Find graphs with broken parent/child relationship

Hi there. Trying to formalize my issue and find the direction to the solution.

I have many graphs of parent/child relationships.

In a VALID graph:

  1. Child node has only one parent (HAS_PARENT relation)
  2. Parent node can have multiple children (HAS_CHILDS relation)
  3. Parent node has HAS_CHILD out and HAS_PARENT in relation pairs to the same child node
  4. Child has relations HAS_PARENT (out) and HAS_CHILD (in) pair relation from/to the same parent node
  5. Childs cannot be connected to another child
  6. Parent cannot be connected to another parent
  7. There should be only 1 level of relationship between parent and child nodes.

Not sure I did define the graph in a way it can be formalized. The idea is to find not valid graphs, and it looks like defining a valid graph is easier than defining an invalid one (because there can be many combinations of invalid relations).

I'll try to show it in the picture.

for the spanning tree by some property (account in that case)

MATCH (p:Listing {accountId: '.......'})
CALL apoc.path.spanningTree(p, {
    minLevel: 1,
    maxLevel: 5
})
YIELD path
RETURN path;


Asking for direction how can I detect invalid graphs. I was thinking about taking the spanning-tree query result, and programmatically iterating the nodes and checking for the constraints. for example:

  1. Finding the parent (where all his out relation are has_child and all the in relations are has_parent), and the
    If no such node, the graph is invalid
  2. For all other nodes, check if it has has_parent/has_child pair relation to the parent node, and no another relations.

But maybe there is a simpler solution just by using query only, or another by a transformation of the graph representation to be known problem with well know algorithm (kruskal, Dijkstra, whatever).

P.S.
Thanks!

Hello @spaizadv :slight_smile:

Do you have one graph by database of several graphs in the same database?
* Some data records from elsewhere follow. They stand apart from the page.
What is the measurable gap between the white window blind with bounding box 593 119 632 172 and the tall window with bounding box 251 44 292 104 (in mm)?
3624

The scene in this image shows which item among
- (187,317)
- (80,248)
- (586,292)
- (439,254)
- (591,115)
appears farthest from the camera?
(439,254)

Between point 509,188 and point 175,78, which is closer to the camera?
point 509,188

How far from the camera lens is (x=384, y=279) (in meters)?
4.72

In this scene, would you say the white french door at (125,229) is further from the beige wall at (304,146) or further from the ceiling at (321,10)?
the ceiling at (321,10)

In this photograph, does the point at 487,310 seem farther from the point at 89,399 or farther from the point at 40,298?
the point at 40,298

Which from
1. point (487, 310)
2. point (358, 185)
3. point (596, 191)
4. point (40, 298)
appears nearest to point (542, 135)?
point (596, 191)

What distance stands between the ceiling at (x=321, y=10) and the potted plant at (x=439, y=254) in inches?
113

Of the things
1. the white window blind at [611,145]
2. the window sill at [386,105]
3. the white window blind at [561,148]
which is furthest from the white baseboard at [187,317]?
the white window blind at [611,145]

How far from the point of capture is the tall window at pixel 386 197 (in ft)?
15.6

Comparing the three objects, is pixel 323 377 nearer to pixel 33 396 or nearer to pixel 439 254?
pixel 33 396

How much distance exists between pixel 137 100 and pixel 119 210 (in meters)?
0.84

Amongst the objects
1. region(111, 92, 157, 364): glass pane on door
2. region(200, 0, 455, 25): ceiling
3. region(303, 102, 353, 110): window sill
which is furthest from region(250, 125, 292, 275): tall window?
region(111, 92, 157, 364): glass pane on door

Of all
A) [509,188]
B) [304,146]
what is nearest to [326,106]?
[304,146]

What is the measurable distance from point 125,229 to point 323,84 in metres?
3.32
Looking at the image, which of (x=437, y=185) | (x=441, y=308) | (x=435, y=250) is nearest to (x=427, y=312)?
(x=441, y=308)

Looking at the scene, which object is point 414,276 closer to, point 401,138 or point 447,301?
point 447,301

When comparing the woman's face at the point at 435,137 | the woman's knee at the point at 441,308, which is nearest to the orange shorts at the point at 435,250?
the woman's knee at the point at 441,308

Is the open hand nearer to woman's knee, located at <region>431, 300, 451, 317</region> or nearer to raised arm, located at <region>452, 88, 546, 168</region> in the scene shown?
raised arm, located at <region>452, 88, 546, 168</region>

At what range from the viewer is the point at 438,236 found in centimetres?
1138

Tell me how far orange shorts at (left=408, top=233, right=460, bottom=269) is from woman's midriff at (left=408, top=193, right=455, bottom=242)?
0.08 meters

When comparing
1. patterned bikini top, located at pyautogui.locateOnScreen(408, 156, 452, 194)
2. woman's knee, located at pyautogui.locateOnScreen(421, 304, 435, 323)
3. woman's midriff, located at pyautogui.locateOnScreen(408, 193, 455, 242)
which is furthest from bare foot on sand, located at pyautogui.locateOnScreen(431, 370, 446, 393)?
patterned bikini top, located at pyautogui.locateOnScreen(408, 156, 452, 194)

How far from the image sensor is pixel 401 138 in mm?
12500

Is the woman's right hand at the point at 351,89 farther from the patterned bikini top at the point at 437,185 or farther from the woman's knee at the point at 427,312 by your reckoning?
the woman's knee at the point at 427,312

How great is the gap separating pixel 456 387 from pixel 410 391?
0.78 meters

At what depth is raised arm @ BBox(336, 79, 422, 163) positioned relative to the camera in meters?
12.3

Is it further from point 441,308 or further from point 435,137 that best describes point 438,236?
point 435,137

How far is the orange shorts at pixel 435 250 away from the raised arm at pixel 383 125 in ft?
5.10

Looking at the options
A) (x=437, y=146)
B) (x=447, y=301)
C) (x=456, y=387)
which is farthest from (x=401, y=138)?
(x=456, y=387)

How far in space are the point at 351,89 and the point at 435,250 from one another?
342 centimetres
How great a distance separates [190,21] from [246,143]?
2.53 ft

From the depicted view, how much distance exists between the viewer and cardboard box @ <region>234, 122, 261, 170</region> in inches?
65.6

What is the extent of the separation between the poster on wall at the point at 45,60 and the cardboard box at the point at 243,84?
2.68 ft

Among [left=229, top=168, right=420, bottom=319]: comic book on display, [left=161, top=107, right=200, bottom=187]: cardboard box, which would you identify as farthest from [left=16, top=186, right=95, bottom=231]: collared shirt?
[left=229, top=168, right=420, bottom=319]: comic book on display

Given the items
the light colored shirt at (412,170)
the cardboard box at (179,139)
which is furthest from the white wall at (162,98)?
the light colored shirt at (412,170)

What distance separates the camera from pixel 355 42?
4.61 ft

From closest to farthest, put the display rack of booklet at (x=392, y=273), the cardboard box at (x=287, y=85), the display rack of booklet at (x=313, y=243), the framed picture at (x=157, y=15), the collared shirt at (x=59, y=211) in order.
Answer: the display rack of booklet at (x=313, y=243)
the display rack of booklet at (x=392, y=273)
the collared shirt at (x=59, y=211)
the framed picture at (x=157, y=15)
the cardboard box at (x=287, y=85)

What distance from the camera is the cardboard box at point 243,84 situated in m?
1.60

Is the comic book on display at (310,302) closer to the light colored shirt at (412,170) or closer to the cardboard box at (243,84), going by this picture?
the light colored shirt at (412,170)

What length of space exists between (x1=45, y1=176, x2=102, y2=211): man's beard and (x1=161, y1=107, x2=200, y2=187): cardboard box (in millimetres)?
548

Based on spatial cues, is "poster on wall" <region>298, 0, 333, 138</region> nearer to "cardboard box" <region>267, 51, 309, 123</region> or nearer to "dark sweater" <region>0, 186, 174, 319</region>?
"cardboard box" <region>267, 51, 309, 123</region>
What I would do is write as many queries for each check to do, then apply those queries to each graph. I think it would be more efficient.

Regards,
Cobra

I agree with @Cobra. You can write individual queries to detect each of the invalid conditions you enumerated above. You can add remediate steps to each script since you will know the specific invalid condition that script is addressing.

As an example using the scenario you highlighted in your screenshot, you are looking for a node that has more than one incoming HAS_CHILD relationships. This represents a node with multiple parents.

match(n)<-[:HAS_CHILD]-(m)
with n, count(m) as noOfParents
where noOfParents > 1
return n

Based on your model, a node can also have multiple parents if it has more than one outgoing HAS_PARENT relationship, which is invalid. You can write a query to detect this relation as well.

Write a script for each invalid scenario.

Btw, if you want to create one query that identifies all invalid scenarios to give you a consolidated report, you can string them together using the UNION clause. The example below shows two; add as many as needed.

Call {
match(n)<-[:HAS_CHILD]-(m)
with n, count(m) as noOfParents
where noOfParents > 1
return id(n) as id , ‘multiple incoming HAS_CHILD relationships’ as cause
UNION
match(m)<-[:HAS_PARENT]-(n)
with n, count(m) as noOfParents
where noOfParents > 1
return id(n) as id , ‘multiple outgoing HAS_PARENT relationships’ as cause
}
return id, cause

Thanks. I could write conditions per case even without Neo4J. This is what I'm trying to avoid. There are much more "invalid" cases than "valid" cases.

In my head I looks like define some rules for valid case, and then just do A-B where A is a set of allgraphs and B is set of valid graphs.